◆ WHAT IS EXPECTED
Using the listing below, set down each line from the line containing "Aukcja sprzedaży 2025" through the line containing "Ciberseguridad Financiera: Protege", both ends included, exactly and with nothing added.

◆ DATA SUPPLIED

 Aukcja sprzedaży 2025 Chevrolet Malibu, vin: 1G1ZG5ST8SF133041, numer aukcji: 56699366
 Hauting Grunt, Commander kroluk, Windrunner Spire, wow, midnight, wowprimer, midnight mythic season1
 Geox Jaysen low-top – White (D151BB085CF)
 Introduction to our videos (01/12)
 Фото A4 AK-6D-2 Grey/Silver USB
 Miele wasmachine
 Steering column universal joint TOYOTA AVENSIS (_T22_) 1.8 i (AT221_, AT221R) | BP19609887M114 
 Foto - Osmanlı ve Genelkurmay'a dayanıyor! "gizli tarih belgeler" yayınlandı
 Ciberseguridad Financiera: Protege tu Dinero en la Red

---

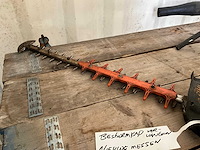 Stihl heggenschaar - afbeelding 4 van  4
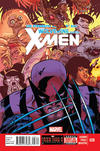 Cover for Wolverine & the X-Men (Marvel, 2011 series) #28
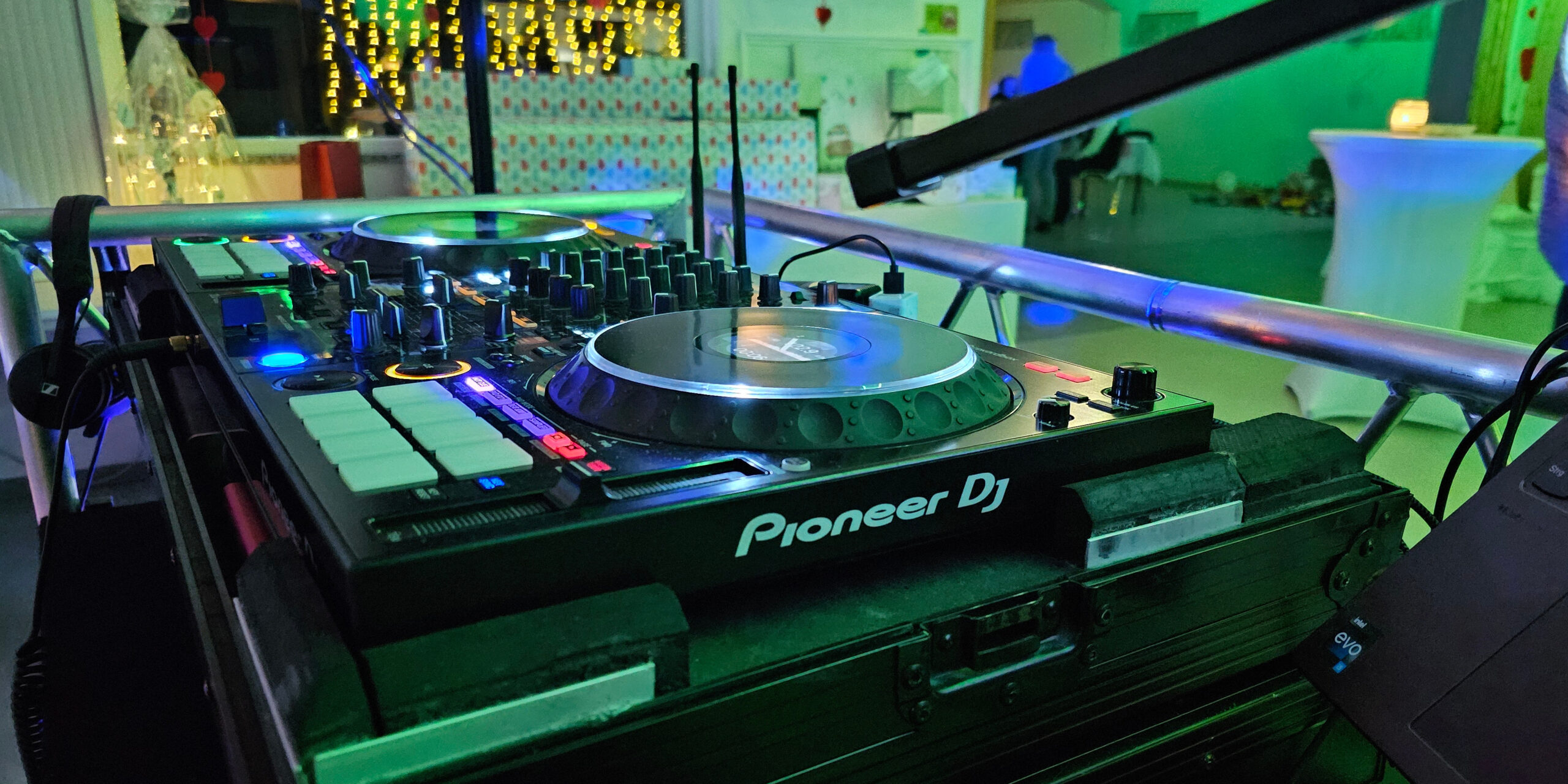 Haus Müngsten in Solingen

---

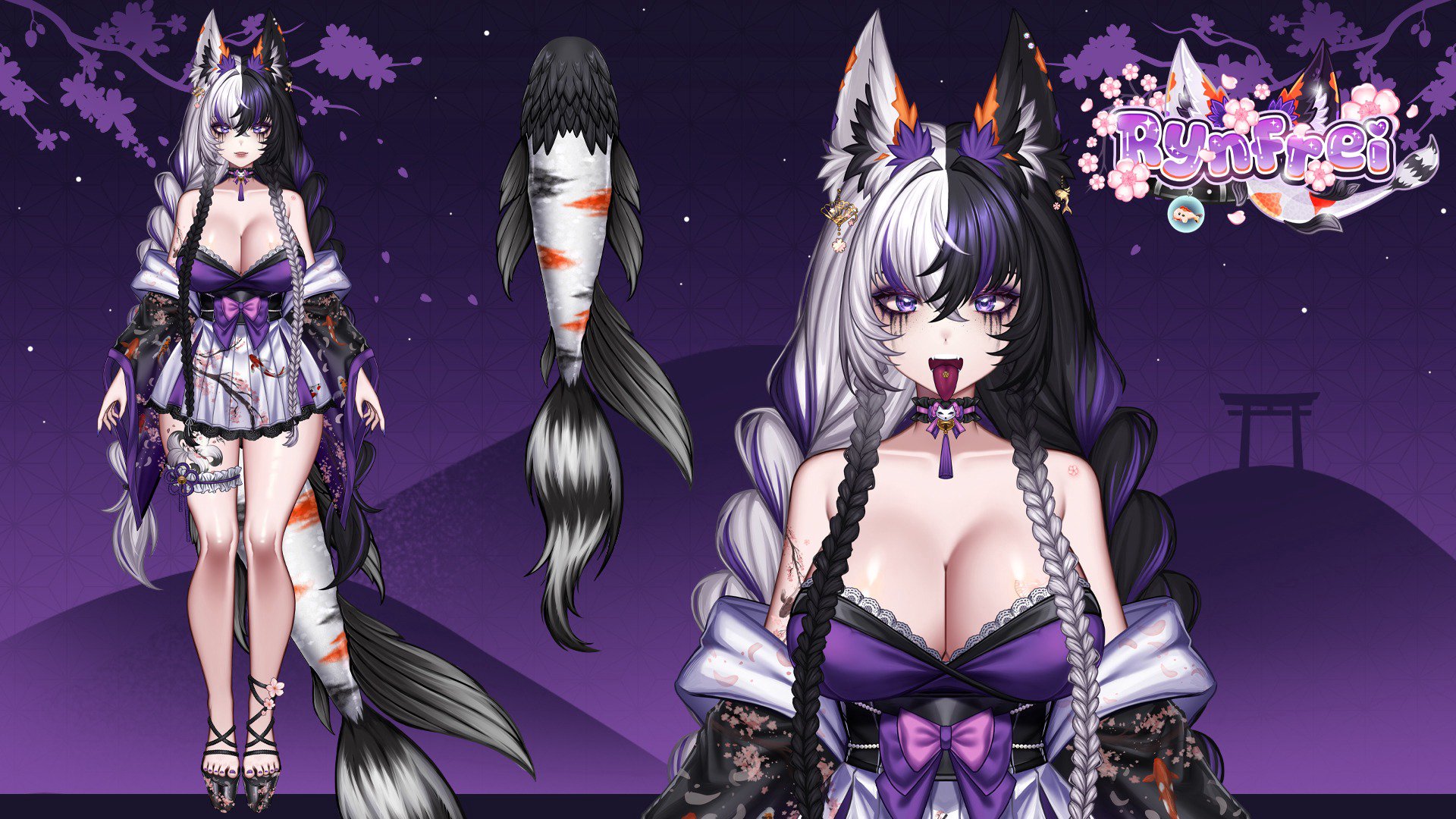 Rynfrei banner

◆ ANSWER AREA
 Aukcja sprzedaży 2025 Chevrolet Malibu, vin: 1G1ZG5ST8SF133041, numer aukcji: 56699366
 Hauting Grunt, Commander kroluk, Windrunner Spire, wow, midnight, wowprimer, midnight mythic season1
 Geox Jaysen low-top – White (D151BB085CF)
 Introduction to our videos (01/12)
 Фото A4 AK-6D-2 Grey/Silver USB
 Miele wasmachine
 Steering column universal joint TOYOTA AVENSIS (_T22_) 1.8 i (AT221_, AT221R) | BP19609887M114 
 Foto - Osmanlı ve Genelkurmay'a dayanıyor! "gizli tarih belgeler" yayınlandı
 Ciberseguridad Financiera: Protege tu Dinero en la Red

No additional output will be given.